Good morning everyone, I have just started studying Bayesian statistics because I was asked to develop a Bayesian network in Python. I have concentration data for a chemical compound that undergoes a treatment. I would like to use Bayes’ theorem to calculate the posterior probability of the concentration (C) of my compound after the treatment. The concentration data are very noisy. Looking through blogs, I read that many people start by estimating the probability distribution of the variables. I wrote this code to estimate the posterior distribution of C:
data_obs = [
8.07, 7.5, 7.68, 7.9, 7.97, 8.61, 7.43, 7.8, 7.84, 6.61, 7.3, 9.5,
6.46, 7.72, 8.77, 8.47, 8.78, 8.52, 9.82, 10.6, 11.1, 6.7971, 6.688,
6.2711, 7.2524, 9.2091, 6.6683, 9.8166, 19.026, 13.3115, 10.4902, 12.8995,
13.8184, 9.4221, 8.6046, 4.0691, 0.9683, 1.2485, 1.391, 0.25, 0.25, 0.25,
13.4918, 18.4025, 16.5562, 21.5476, 12.4482, 13.8427, 17.9769, 11.6711
] #pretended measurments
max_obs = np.max(data_obs)
mu = max_obs/2
std = max_obs/4
GSD = 8
sigma = 21
with pm.Model() as model:
GSD = pm.LogNormal(‘GSD’, mu=1, sigma=log_GSD_sigma) # geometric standard deviation
GM = pm.Normal(‘GM’, mu=mu, sigma=std) #geometric mean
mu_log = pm.Deterministic('mu_log', pm.math.log(GM))

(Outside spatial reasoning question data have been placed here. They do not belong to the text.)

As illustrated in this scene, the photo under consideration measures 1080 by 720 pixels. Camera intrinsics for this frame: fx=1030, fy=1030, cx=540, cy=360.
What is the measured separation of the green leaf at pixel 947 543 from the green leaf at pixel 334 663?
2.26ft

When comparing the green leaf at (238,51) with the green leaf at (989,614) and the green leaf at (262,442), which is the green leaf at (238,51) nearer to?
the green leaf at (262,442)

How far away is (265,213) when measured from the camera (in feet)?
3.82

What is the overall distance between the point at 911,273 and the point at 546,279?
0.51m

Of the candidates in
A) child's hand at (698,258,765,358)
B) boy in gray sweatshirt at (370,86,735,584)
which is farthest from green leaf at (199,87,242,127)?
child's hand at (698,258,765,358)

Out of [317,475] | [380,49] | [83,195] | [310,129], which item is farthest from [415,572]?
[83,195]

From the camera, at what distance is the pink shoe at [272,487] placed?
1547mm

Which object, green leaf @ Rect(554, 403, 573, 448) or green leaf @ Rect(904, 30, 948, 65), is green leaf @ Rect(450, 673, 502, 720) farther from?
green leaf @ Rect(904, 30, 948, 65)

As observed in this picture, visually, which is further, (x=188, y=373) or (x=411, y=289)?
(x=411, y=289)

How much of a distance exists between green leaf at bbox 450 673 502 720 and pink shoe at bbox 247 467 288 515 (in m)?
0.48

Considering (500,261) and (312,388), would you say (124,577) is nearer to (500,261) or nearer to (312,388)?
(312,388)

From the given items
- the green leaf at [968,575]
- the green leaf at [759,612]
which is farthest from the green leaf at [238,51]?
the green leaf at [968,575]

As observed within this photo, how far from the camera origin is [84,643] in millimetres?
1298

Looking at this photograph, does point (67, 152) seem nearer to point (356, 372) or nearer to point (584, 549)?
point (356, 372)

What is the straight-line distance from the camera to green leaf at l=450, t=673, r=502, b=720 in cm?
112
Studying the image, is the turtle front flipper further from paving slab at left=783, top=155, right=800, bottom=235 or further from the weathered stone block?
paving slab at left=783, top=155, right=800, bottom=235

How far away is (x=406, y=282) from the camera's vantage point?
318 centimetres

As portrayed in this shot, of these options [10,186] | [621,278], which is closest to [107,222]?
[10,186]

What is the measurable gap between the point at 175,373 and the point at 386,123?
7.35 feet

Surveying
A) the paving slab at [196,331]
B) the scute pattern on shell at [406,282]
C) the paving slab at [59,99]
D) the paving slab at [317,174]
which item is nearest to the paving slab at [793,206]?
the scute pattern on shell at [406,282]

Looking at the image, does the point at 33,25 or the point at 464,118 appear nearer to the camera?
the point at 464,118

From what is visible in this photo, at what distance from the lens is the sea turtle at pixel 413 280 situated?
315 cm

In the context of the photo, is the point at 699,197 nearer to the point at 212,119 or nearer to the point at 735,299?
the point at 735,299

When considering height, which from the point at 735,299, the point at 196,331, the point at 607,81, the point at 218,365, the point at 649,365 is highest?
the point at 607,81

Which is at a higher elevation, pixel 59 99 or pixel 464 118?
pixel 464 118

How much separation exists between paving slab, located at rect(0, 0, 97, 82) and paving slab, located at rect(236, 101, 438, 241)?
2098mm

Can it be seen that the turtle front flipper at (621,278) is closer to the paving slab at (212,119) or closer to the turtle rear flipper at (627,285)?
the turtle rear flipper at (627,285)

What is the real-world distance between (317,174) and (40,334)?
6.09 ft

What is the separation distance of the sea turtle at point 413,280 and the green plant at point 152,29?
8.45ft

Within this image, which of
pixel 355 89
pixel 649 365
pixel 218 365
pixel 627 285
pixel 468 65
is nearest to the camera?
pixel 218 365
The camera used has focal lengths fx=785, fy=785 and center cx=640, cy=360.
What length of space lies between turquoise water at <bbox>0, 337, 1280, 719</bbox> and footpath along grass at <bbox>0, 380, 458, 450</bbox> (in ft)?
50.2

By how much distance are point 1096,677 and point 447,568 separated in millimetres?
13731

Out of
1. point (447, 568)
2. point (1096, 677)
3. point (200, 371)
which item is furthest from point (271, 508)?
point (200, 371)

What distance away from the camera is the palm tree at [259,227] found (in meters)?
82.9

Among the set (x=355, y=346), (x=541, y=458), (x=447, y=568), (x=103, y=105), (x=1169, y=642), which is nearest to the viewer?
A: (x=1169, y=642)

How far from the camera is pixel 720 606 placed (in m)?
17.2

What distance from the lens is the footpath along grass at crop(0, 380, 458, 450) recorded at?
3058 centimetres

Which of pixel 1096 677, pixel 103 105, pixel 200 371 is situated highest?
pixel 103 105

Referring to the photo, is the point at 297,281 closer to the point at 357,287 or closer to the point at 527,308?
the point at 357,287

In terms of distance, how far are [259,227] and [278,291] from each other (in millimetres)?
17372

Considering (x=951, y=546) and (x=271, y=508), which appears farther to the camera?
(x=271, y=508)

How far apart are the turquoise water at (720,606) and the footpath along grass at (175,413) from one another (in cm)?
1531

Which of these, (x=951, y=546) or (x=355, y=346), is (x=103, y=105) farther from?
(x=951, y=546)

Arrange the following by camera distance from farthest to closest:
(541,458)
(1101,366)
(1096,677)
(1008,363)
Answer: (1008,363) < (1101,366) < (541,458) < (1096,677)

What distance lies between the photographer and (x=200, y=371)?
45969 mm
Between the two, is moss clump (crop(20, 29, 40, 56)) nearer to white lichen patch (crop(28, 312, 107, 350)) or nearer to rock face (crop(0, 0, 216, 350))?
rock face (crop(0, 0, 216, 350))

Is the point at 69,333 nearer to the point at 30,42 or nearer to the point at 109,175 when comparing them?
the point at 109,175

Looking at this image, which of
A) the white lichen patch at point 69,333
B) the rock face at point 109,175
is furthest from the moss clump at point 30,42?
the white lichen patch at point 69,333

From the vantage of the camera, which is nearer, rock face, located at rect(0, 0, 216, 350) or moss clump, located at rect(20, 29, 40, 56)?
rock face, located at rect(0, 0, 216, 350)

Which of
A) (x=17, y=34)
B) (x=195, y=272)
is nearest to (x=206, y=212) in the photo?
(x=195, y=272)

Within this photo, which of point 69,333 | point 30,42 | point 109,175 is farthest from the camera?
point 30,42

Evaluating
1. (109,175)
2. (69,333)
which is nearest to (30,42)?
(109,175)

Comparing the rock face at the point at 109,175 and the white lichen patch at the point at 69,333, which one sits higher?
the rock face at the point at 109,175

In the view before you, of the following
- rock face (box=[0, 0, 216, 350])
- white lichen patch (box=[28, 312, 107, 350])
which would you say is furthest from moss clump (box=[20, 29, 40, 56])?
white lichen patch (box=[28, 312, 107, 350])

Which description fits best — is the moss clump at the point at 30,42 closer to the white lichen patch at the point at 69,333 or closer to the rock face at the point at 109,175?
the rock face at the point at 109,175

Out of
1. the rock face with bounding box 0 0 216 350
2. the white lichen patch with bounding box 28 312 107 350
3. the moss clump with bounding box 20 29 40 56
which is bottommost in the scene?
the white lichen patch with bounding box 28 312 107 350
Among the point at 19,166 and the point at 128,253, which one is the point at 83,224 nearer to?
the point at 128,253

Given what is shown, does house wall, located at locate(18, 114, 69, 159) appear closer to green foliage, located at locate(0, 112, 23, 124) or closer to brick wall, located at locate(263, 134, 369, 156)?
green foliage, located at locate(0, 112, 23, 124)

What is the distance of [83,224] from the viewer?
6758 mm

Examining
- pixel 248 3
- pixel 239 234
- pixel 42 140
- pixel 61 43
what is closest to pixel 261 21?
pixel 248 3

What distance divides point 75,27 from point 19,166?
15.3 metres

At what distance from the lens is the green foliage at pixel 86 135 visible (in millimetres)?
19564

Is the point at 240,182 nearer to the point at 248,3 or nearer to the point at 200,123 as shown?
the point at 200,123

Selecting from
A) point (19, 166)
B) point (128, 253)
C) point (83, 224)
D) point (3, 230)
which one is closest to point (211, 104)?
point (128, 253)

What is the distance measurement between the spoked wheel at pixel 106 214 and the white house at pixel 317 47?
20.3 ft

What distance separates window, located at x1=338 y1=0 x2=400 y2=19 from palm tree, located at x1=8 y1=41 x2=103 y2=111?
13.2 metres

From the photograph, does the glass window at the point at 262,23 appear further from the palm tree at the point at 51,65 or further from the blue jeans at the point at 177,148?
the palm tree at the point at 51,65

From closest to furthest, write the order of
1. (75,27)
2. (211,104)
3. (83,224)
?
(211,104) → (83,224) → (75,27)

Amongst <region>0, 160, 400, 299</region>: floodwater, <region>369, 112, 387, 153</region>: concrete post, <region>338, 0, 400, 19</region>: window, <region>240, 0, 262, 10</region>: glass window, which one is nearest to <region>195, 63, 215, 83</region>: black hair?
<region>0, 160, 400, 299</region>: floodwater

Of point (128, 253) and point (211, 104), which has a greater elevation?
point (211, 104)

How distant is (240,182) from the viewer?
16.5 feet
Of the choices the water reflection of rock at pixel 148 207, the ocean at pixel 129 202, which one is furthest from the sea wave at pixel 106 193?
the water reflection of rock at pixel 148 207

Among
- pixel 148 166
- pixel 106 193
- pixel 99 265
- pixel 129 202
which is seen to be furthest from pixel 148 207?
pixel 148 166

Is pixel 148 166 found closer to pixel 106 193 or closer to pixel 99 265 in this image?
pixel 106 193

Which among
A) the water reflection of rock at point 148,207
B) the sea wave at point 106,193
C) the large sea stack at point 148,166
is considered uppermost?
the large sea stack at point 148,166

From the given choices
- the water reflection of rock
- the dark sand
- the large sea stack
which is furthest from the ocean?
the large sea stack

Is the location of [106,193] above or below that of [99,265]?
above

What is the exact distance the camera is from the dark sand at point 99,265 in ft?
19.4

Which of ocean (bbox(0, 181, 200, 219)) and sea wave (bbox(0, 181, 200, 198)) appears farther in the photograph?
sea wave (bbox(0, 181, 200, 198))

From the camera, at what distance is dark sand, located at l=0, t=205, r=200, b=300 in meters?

sigma_log = pm.Deterministic('sigma_log', pm.math.log(GSD))
# Estimated parameters
likelihood = pm.LogNormal('likelihood', mu=mu_log, sigma=sigma_log, observed=data_obs)
# Predicted parameters
y_pred = pm.LogNormal('y_pred', mu=mu_log, sigma=sigma_log)
# Sampling
trace = pm.sample(draws=20000, tune=1000, cores=1, step=pm.NUTS())
with model:
# draw 10000 posterior samples
idata = pm.sample(20000)
az.summary(idata, round_to=2)
I obtain two posterior distributions for GM (the geometric mean) and for GSD. Now, however, I don’t know how to proceed to calculate the posterior probability for C. That is, I now have the parameters that describe the probability distribution of C, but if my compound undergoes a treatment, the probability distribution of C will be conditioned by the distribution of the treatment. How can I proceed? Should I try to fit the data with the mean values of GSD and GM and use this distribution as the prior distribution for the first node? Additionally, the treatment will also have its own distribution parameters. I apologize for the length of the message and also in advance if the question is stupid, but I repeat that I am very new to this area of statistics and I have been stuck for a long time. Thank you very much for any help. Morover, is it possibile to discretize the as obtained distribution?